In questa bella terra isolana, Francesca Scopelliti ha rivelato che si sente vicina alla Sicilia, anche perché ha compiuto gli studi a Messina ed è di origini calabresi, ma ancor di più perché in Sicilia ci sono tante vittime di mafia; ha ricordato Falcone e Borsellino ma ha tenuto a precisare che “questi erano uomini dello Stato, e sono morti, purtroppo, per fare il loro lavoro, ma Enzo non lo era”.

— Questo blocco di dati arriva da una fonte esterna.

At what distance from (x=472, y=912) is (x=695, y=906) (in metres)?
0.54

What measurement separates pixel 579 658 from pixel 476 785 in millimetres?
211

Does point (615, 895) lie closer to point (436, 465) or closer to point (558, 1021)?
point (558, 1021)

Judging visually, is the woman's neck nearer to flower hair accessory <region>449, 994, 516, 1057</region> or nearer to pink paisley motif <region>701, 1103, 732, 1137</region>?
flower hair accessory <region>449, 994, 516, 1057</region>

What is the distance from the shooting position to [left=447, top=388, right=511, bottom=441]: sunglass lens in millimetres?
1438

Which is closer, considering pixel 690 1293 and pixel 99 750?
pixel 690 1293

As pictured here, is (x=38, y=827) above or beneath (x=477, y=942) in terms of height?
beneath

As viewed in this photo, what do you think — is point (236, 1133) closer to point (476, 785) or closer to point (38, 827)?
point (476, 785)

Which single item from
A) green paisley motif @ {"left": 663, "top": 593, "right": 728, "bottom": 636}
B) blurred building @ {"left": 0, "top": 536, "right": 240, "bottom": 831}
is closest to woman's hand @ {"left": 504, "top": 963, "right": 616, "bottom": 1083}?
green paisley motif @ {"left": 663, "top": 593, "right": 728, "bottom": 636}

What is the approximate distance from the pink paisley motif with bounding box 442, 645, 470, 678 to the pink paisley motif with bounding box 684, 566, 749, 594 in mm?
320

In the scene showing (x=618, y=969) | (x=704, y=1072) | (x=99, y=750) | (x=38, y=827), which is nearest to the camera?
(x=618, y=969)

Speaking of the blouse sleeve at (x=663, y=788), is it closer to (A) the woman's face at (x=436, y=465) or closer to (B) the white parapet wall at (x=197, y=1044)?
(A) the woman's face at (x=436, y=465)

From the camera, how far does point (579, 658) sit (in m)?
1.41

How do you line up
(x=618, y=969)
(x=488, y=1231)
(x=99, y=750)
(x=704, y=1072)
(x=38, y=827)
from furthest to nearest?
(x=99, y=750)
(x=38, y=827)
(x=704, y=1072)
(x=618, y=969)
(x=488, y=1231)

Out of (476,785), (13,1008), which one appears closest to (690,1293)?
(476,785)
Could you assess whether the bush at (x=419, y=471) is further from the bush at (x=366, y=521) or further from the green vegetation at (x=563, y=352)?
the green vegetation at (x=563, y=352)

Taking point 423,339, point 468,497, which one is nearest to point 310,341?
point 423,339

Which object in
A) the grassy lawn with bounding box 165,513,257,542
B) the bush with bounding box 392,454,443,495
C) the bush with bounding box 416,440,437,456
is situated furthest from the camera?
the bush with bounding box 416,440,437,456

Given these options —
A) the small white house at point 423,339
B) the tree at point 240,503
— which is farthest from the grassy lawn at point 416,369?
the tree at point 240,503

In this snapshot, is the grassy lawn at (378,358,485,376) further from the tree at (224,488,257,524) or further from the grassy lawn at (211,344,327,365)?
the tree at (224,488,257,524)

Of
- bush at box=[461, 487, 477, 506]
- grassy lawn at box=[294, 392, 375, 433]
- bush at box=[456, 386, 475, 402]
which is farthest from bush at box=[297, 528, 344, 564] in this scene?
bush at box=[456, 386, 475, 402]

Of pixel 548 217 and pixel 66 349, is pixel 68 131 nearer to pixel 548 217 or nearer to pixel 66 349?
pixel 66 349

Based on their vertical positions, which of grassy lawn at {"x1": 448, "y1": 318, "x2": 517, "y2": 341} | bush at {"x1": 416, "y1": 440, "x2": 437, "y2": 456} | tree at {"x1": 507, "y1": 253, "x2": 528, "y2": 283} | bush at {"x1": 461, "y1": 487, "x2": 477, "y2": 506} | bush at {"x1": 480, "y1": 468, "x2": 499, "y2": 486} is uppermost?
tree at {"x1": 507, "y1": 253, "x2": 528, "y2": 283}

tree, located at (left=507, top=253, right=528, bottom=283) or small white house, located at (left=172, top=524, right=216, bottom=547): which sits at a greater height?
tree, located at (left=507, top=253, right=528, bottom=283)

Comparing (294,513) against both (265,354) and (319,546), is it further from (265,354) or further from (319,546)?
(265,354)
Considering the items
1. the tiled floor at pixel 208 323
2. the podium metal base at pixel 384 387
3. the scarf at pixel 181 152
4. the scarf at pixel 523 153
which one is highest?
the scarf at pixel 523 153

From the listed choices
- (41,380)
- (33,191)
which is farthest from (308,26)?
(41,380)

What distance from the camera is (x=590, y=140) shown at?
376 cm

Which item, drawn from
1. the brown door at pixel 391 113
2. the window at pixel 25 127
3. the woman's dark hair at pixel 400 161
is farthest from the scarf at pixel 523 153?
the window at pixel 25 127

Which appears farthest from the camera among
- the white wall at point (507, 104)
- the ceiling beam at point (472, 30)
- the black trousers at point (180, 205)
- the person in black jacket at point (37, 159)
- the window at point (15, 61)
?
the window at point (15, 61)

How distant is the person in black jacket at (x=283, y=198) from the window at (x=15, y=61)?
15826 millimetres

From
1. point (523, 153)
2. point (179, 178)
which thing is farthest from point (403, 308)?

Ha chiesto per questo l’aiuto a tutti noi per continuare a lottare per il caso Tortora e ci terrebbe che fosse intitolata a lui una aula di tribunale; all’annuncio di questa prossima battaglia civile ha risposto con un caloroso applauso la gremitissima aula e Francesca ha risposto con un grande sorriso.
La giornalista calabrese ha puntualizzato che il caso Tortora non è un “errore giudiziario” ma un vero e proprio “crimine giudiziario”, edificato attraverso un circo mediatico: Enzo era molto conosciuto, era una persona molto riservata e conduceva una vita semplice, circondandosi di pochi amici come Sciascia, Montanelli, Biagi.
Si è soffermata a leggere qualche passo delle lettere durante il suo racconto; dei magistrati Tortora scriveva: “Non hanno niente in mano… Solo tre categorie di persone (ho scoperto) non rispondono dei loro crimini: i bambini, i pazzi e i magistrati”, ed ancora: “Sto pensando di chiedere il cambio di cittadinanza. Questo Paese non è più il mio”, “Non mi parlare della Rai, della stampa, del giornalismo italiano”. E tanti altri passi nei quali emergono la sofferenza per la detenzione, le conseguenze fisiche e psicologiche della privazione di libertà con delle espressioni che fanno proprio commuovere: “Guarda per me il mare, baciami un fiore”.
Francesca ha ricordato la forza di Enzo, di come quell’esperienza allucinante lo avesse spinto non solo a voler provare la sua innocenza ma a volersi occupare del sistema giudiziario: “Il mio compito – diceva – è far sapere, battermi perché queste inciviltà procedurali, questi processi che onorano, per paradosso, il fascismo, vengano a cessare. Perché un uomo sia rispettato, sentito, prima di essere ammanettato come un animale e gettato in carcere. Su delazioni di pazzi criminali”. E del Natale: “… da qui, è semplicemente ridicolo. L’ho passato rileggendo L’asino d’oro di Apuleio. Si è impiccato in cella un uomo. Una scena atroce. Siimi vicina, cicciotta mia. Ti dico: buon Natale, va bene?”
Francesca ha concluso sottolineando come sia triste, dopo trentatré anni, l’attualità di queste denunce, perché ciò significa che la giustizia non ha fatto passi in avanti e che la vicenda di Enzo non è servita a niente.